Forum der Letteren. Jaargang 1964
(1964)– [tijdschrift] Forum der Letteren– Auteursrechtelijk beschermd
[pagina 216]
| |
CommentaarDe studie van het Grieks in het Nederland van de vorige eeuwTot het schrijven van de volgende bladzijden ben ik gekomen door de lectuur van de in juni 1964 te Nijmegen verdedigde dissertatie van D.C.J.A. Schouten, Het Grieks aan de Nederlandse Universiteiten in de negentiende eeuw, bijzonder gedurende de periode 1815-1872. Aangezien ik beneden heel vaak negatief op dit geschrift zal reageren, is het billijk om eerst de positieve kant ervan te belichten. Een dissertatie dient om te tonen, dat een promovendus zelfstandig een onderwerp wetenschappelijk kan behandelen - welnu, dat heeft de schrijver gedaan, en zijn doctorstitel heeft de heer Schouten eerlijk verdiend. Hij heeft een enorm materiaal bij elkaar gebracht en dat kritisch bekeken (niet altijd even kritisch verwerkt). Hij heeft met dat materiaal een gebouw opgetrokken - dat het m.i.. verkeerd geconstrueerd is, doet er in dit verband niet toe. En hoewel de dispositie van zijn geschrift zeer ongelukkig is (het zou gewonnen hebben, als de omvang tot minder dan de helft teruggebracht was), heeft het waarde, èn om wat er in neergelegd is, èn als uitgangspunt voor verdere studie.
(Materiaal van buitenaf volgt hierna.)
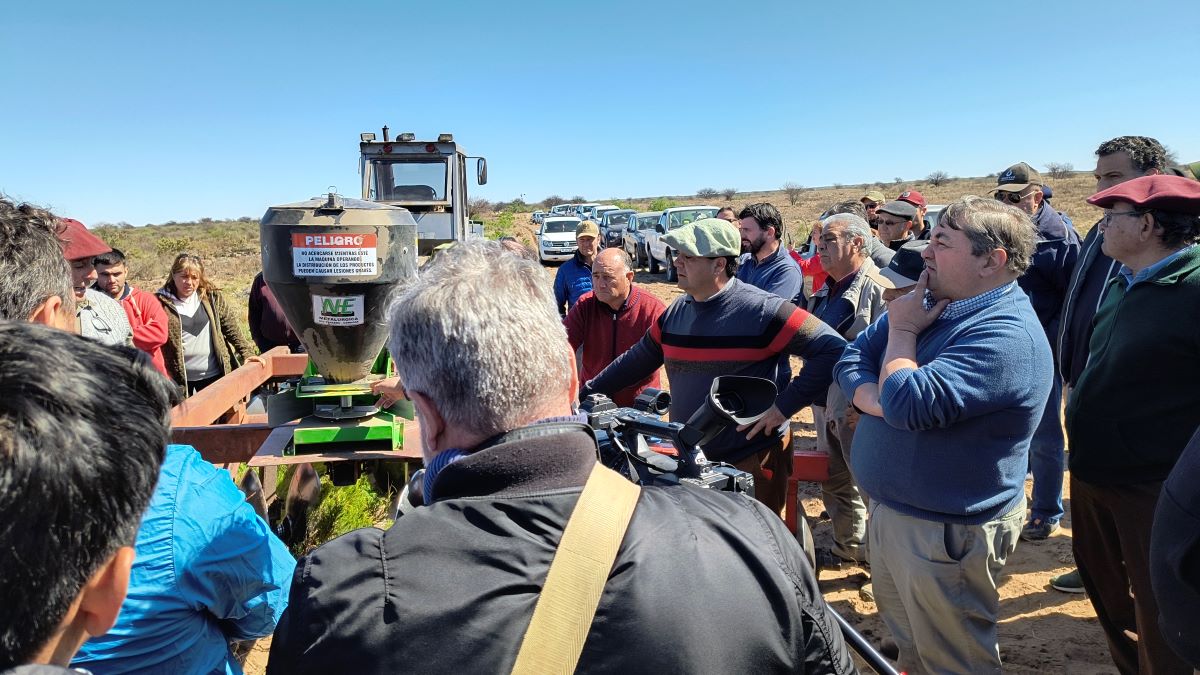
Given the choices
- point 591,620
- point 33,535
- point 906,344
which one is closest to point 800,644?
point 591,620

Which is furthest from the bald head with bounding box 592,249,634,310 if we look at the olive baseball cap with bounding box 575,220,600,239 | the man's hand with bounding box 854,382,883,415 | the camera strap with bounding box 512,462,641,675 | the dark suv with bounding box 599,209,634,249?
the dark suv with bounding box 599,209,634,249

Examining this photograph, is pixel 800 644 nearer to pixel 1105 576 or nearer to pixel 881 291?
pixel 1105 576

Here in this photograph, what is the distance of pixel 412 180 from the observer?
35.1 feet

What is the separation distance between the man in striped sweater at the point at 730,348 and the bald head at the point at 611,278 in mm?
772

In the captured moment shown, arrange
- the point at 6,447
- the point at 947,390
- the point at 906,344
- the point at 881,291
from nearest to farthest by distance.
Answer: the point at 6,447, the point at 947,390, the point at 906,344, the point at 881,291

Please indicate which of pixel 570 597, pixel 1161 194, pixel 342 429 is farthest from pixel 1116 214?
pixel 342 429

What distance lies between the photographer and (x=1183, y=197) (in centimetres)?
251

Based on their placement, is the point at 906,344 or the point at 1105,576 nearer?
the point at 906,344

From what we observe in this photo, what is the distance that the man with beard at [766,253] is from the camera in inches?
206

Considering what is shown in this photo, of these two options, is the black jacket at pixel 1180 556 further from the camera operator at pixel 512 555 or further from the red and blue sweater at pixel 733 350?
the red and blue sweater at pixel 733 350

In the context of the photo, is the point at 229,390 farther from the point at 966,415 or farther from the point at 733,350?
the point at 966,415

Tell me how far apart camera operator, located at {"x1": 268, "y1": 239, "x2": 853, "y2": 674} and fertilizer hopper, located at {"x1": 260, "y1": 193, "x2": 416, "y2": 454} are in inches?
60.6

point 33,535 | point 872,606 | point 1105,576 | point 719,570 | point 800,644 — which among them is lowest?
point 872,606

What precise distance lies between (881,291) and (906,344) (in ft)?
5.88
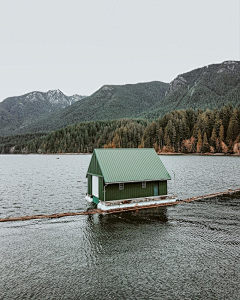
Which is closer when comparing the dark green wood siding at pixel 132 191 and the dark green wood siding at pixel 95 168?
the dark green wood siding at pixel 132 191

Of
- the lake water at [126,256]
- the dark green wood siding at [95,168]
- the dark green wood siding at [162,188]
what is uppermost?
the dark green wood siding at [95,168]

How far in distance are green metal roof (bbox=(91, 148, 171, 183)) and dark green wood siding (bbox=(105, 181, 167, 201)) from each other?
931 millimetres

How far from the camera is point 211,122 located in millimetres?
155250

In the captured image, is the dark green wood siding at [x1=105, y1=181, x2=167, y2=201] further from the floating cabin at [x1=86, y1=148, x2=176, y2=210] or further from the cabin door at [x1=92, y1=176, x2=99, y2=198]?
the cabin door at [x1=92, y1=176, x2=99, y2=198]

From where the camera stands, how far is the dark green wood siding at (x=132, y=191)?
30.3m

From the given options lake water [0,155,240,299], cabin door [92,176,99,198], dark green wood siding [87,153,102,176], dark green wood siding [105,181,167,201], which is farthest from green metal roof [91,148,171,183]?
lake water [0,155,240,299]

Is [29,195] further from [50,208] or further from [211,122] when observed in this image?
[211,122]

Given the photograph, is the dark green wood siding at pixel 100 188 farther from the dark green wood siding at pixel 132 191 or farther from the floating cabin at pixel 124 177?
the dark green wood siding at pixel 132 191

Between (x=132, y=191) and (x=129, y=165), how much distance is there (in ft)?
11.3

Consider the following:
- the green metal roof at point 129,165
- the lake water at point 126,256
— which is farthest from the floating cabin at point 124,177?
the lake water at point 126,256

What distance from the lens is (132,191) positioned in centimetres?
3148

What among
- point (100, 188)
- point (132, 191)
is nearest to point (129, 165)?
point (132, 191)

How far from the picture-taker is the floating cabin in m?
30.3

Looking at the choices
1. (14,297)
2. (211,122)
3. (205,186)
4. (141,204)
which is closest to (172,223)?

Wanneer ik in het volgende nogal breed uitmeet wat ik als tekortkomingen zie in Schouten's werk, is het dan ook meer om te wijzen op object en methode van deze verdere studie dan om een boekbespreking te schrijven, die trouwens hier niet op haar plaats zou zijn (al zal ze niet geheel vermeden kunnen worden).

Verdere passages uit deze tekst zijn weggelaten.